Write out exactly the lines from the one containing "In the view" through the last line of the records below, including both.
Start of Dataset content
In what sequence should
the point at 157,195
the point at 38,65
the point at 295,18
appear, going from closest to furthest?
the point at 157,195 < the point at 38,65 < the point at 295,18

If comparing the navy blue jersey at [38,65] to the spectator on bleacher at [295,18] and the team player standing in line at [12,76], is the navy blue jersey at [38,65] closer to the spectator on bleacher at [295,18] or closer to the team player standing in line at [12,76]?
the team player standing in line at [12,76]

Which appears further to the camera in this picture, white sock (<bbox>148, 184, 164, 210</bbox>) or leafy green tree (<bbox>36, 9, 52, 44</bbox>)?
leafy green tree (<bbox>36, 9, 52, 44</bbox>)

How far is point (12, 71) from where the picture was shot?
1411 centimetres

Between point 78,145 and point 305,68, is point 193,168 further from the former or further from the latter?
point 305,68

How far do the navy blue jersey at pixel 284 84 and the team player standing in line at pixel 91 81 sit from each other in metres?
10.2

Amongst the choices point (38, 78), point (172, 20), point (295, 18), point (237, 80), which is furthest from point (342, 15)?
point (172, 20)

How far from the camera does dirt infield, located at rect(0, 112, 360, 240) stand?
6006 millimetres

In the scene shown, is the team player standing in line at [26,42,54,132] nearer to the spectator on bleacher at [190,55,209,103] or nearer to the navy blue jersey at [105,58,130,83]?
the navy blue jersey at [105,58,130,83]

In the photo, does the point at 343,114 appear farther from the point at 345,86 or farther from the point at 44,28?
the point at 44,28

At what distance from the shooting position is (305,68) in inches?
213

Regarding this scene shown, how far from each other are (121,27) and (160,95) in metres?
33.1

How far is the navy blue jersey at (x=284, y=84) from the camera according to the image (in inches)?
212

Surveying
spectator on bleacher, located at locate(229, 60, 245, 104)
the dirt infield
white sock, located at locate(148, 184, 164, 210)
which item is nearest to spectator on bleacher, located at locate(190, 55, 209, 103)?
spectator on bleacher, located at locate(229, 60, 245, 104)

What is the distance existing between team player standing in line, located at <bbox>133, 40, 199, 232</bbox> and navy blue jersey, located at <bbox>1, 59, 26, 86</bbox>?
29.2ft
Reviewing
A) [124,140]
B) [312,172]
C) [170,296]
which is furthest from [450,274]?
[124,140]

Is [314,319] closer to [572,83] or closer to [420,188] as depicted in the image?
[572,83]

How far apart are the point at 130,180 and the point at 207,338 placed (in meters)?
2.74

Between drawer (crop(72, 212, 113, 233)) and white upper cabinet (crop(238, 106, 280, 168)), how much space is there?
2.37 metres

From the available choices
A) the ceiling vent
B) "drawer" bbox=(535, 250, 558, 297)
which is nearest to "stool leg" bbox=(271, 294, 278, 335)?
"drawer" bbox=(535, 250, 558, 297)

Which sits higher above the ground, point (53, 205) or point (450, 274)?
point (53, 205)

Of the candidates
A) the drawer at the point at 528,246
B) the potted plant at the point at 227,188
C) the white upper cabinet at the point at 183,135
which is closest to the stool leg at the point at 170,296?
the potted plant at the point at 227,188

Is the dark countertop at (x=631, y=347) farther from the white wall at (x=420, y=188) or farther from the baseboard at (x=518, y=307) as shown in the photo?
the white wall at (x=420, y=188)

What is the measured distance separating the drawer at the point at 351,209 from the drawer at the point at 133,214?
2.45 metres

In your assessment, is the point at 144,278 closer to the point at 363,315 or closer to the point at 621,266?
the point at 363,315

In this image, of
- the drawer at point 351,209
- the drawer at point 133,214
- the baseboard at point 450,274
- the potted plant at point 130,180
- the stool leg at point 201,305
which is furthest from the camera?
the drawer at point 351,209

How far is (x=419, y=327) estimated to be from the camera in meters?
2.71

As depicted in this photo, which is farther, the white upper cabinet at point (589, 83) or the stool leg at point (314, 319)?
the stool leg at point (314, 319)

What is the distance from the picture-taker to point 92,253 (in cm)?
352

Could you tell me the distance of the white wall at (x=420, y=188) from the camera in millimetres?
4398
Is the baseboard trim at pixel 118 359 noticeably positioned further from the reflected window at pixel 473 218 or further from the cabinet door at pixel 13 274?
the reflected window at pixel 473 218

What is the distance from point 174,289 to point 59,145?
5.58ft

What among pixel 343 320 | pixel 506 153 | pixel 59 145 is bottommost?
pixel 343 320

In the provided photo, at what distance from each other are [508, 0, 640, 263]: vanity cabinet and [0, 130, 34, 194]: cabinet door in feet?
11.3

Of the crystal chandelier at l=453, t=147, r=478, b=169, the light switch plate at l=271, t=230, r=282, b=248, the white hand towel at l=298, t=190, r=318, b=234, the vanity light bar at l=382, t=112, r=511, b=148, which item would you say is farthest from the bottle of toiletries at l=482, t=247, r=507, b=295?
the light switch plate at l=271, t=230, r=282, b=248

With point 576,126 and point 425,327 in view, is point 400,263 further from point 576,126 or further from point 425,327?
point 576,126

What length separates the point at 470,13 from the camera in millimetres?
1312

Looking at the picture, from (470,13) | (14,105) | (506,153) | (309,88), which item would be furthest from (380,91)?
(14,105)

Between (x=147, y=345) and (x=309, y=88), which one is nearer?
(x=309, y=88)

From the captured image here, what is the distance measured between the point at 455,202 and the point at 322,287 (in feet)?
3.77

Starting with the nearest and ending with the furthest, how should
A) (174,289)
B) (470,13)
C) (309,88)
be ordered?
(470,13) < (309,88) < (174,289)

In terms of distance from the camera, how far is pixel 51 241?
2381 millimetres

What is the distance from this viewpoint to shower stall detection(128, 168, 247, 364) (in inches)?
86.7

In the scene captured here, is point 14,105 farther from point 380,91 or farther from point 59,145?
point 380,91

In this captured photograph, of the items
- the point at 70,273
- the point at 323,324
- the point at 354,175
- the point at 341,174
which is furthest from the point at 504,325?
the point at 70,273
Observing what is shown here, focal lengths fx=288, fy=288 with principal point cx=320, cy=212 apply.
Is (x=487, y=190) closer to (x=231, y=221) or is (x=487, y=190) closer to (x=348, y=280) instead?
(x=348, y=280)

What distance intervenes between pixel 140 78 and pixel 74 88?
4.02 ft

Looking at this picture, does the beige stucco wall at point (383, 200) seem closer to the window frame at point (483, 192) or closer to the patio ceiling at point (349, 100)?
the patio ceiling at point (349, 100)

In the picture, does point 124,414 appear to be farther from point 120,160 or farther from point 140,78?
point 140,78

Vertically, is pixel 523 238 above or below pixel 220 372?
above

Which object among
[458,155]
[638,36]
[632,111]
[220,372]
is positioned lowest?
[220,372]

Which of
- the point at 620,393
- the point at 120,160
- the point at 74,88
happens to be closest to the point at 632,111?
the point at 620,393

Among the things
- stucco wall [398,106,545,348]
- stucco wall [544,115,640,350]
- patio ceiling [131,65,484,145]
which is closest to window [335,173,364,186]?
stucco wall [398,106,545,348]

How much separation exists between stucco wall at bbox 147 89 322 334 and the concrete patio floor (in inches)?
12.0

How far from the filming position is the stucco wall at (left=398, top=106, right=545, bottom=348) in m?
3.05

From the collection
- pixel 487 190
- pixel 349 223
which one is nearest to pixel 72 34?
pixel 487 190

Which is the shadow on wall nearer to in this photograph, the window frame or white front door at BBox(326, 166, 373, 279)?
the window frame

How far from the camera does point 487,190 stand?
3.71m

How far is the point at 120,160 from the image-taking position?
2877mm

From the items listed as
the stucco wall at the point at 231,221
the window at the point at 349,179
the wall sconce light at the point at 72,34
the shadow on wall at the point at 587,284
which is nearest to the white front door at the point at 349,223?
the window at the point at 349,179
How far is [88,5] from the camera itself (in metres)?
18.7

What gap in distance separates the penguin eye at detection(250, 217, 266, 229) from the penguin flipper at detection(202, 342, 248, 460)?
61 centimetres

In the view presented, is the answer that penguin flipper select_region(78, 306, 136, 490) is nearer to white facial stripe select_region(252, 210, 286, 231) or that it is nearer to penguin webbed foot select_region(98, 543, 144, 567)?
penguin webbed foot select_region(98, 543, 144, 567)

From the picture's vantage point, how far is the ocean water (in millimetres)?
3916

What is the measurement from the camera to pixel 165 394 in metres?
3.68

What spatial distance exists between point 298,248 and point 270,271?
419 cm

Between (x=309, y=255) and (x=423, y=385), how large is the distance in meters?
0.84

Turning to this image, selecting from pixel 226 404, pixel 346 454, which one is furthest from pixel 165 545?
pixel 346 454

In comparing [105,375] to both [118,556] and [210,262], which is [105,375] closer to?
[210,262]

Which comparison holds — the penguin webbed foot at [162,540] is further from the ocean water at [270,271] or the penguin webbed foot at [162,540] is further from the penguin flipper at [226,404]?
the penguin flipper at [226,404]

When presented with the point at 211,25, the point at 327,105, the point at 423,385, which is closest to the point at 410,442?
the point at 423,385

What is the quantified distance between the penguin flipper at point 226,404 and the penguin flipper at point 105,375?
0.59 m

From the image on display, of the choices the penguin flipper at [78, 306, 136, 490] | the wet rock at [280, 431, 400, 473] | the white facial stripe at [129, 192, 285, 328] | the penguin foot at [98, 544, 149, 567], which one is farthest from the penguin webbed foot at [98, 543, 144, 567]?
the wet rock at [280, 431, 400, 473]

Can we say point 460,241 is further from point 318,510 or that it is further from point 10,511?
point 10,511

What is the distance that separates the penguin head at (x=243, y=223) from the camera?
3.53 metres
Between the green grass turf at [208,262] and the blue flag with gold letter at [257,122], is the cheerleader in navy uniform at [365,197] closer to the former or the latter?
End of Dataset content
Complete response
In the view presented, is the answer that penguin flipper select_region(78, 306, 136, 490) is nearer to white facial stripe select_region(252, 210, 286, 231) or that it is nearer to penguin webbed foot select_region(98, 543, 144, 567)?
penguin webbed foot select_region(98, 543, 144, 567)

From the picture's vantage point, how far is the ocean water (in millimetres)?
3916

What is the measurement from the camera to pixel 165 394 in metres?
3.68

What spatial distance exists between point 298,248 and point 270,271?
419 cm

Between (x=309, y=255) and (x=423, y=385), how large is the distance in meters?
0.84

Turning to this image, selecting from pixel 226 404, pixel 346 454, which one is furthest from pixel 165 545?
pixel 346 454

In comparing [105,375] to both [118,556] and [210,262], which is [105,375] closer to?
[210,262]

Which comparison holds — the penguin webbed foot at [162,540] is further from the ocean water at [270,271] or the penguin webbed foot at [162,540] is further from the penguin flipper at [226,404]?
the penguin flipper at [226,404]

When presented with the point at 211,25, the point at 327,105, the point at 423,385, which is closest to the point at 410,442?
the point at 423,385

What is the quantified distance between the penguin flipper at point 226,404 and the penguin flipper at point 105,375?
0.59 m

From the image on display, of the choices the penguin flipper at [78, 306, 136, 490] | the wet rock at [280, 431, 400, 473] | the white facial stripe at [129, 192, 285, 328] | the penguin foot at [98, 544, 149, 567], which one is farthest from the penguin webbed foot at [98, 543, 144, 567]?
the wet rock at [280, 431, 400, 473]

Can we say point 460,241 is further from point 318,510 or that it is further from point 10,511?
point 10,511

What is the distance that separates the penguin head at (x=243, y=223) from the camera?
3.53 metres
Between the green grass turf at [208,262] and the blue flag with gold letter at [257,122], is the cheerleader in navy uniform at [365,197] closer to the former or the latter?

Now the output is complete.